AustralianSuper, which manages almost $170 billion on behalf of 2.2 million members representing over one in 10 working Australians, says: “From our viewpoint, where the interplay between the legal system, shareholders and companies is effective, class actions can be a meaningful means to hold companies accountable and enhance better corporate governance, resulting in long-term value for our members.”

According to HESTA the class action activity we see is a sign of “the maturing health of shareholder rights and poor corporate behaviour resulting in shareholder loss”.

As Securities Class Actions Services (SCAS), an advisor to institutional investors on class actions and competition cases, reminds us, “class actions don’t create an event, they follow an event”.

Unfortunately, we’re seeing a lot more ‘events’. From the findings of the Hayne Royal Commission to the systemic underpayment of workers by some of our biggest companies, there is ample evidence of poor, often illegal, corporate behaviour.

It is also important to remember that companies have the right – and usually the financial heft – to defend claims they believe are unwarranted.

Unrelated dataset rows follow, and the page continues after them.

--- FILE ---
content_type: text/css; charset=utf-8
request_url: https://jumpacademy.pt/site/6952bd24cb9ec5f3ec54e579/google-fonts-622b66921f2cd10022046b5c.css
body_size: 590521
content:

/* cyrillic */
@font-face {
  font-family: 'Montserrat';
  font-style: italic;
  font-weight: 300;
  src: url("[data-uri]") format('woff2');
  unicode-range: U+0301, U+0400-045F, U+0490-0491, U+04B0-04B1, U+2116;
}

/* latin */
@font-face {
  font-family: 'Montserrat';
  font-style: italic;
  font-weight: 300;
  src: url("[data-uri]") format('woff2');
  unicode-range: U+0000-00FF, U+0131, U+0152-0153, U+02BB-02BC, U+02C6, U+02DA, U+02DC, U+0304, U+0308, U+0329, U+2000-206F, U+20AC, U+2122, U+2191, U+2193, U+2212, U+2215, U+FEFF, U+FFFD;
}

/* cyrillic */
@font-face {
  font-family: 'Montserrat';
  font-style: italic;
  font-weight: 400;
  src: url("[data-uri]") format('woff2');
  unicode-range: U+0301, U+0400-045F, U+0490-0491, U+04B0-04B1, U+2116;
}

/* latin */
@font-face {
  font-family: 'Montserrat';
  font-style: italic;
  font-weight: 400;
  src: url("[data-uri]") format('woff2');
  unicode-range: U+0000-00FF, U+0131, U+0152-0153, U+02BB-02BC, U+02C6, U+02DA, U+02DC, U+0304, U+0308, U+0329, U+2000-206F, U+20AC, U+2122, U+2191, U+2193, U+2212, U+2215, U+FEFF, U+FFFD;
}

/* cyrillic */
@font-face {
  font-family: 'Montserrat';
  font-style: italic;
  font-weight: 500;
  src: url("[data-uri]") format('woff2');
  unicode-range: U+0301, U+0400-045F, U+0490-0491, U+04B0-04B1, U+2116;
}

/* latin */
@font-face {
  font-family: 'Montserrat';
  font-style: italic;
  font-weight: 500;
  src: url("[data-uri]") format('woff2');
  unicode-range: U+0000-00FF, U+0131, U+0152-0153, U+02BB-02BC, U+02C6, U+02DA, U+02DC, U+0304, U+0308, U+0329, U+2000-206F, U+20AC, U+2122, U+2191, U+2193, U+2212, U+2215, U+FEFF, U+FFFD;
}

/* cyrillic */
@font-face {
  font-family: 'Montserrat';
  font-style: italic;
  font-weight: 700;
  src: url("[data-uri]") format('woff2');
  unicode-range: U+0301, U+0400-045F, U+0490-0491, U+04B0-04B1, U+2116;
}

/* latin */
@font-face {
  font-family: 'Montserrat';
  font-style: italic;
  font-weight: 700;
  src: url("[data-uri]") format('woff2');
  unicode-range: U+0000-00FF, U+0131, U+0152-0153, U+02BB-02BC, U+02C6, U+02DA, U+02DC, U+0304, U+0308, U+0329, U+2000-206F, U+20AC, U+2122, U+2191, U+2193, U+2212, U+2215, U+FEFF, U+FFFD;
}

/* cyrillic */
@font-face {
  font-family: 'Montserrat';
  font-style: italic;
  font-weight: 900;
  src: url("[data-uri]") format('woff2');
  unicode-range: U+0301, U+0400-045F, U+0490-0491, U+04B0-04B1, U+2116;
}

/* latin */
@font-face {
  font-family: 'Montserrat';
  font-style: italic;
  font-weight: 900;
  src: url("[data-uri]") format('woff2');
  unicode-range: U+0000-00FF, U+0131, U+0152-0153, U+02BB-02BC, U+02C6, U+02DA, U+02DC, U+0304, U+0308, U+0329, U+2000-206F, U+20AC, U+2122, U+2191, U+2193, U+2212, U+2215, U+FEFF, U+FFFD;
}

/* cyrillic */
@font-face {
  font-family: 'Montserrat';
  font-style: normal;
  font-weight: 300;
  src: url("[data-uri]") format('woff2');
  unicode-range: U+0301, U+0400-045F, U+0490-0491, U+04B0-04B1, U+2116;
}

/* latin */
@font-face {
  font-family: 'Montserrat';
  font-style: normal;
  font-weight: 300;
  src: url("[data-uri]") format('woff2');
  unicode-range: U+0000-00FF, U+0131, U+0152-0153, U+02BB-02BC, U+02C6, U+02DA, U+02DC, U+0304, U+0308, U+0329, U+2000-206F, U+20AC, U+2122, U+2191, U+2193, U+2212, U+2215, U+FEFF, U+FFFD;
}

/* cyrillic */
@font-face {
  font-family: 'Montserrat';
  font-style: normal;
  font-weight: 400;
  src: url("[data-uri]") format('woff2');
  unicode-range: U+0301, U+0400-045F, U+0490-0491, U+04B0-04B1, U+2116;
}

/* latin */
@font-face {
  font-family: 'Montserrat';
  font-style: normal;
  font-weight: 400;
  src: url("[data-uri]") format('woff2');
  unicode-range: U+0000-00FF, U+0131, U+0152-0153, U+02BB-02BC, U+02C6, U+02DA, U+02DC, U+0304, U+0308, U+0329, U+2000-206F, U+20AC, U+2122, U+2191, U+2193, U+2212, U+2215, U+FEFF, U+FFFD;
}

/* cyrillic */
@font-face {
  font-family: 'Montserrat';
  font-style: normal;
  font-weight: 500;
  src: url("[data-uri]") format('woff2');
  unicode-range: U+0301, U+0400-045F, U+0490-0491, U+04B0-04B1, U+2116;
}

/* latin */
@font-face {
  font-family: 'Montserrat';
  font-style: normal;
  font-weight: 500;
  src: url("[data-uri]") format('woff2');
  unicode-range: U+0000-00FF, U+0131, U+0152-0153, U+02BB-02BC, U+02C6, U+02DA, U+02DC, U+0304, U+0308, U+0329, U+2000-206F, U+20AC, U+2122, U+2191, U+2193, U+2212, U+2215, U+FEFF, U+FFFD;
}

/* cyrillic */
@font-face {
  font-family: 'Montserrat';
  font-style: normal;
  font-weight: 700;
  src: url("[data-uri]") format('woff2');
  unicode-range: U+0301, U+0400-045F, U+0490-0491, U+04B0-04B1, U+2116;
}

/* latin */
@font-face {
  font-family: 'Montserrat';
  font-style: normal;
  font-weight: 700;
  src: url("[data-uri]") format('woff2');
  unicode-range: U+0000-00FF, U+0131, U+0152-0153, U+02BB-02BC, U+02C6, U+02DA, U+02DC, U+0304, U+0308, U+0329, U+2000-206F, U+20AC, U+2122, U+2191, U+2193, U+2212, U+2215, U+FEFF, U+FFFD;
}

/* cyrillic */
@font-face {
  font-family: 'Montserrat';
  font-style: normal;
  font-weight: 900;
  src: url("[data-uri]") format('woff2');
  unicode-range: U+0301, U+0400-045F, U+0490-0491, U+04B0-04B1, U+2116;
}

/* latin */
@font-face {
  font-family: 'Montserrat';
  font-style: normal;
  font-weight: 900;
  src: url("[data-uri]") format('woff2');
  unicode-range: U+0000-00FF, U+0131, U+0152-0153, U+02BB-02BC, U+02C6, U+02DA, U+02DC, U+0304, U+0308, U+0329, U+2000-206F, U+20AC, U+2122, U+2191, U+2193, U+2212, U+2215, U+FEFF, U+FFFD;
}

They don’t have to settle.

The fact that many do choose to settle does not, as some claim, reflect companies opting to abandon a winning case just to avoid reputational damage caused by an opportunistic class action.

The vast majority of settlement monies are paid by insurers, which, by their nature, do not pay out hundreds of millions to avoid shame falling on their policyholders. The payment of these very large settlement amounts reflects a hard-nosed assessment of whether a higher amount will have to be paid by the insurer after trial.

Sensible reform of class actions is something we can support. But there are no facts to support diminishing the rights of victims and shareholders to take action.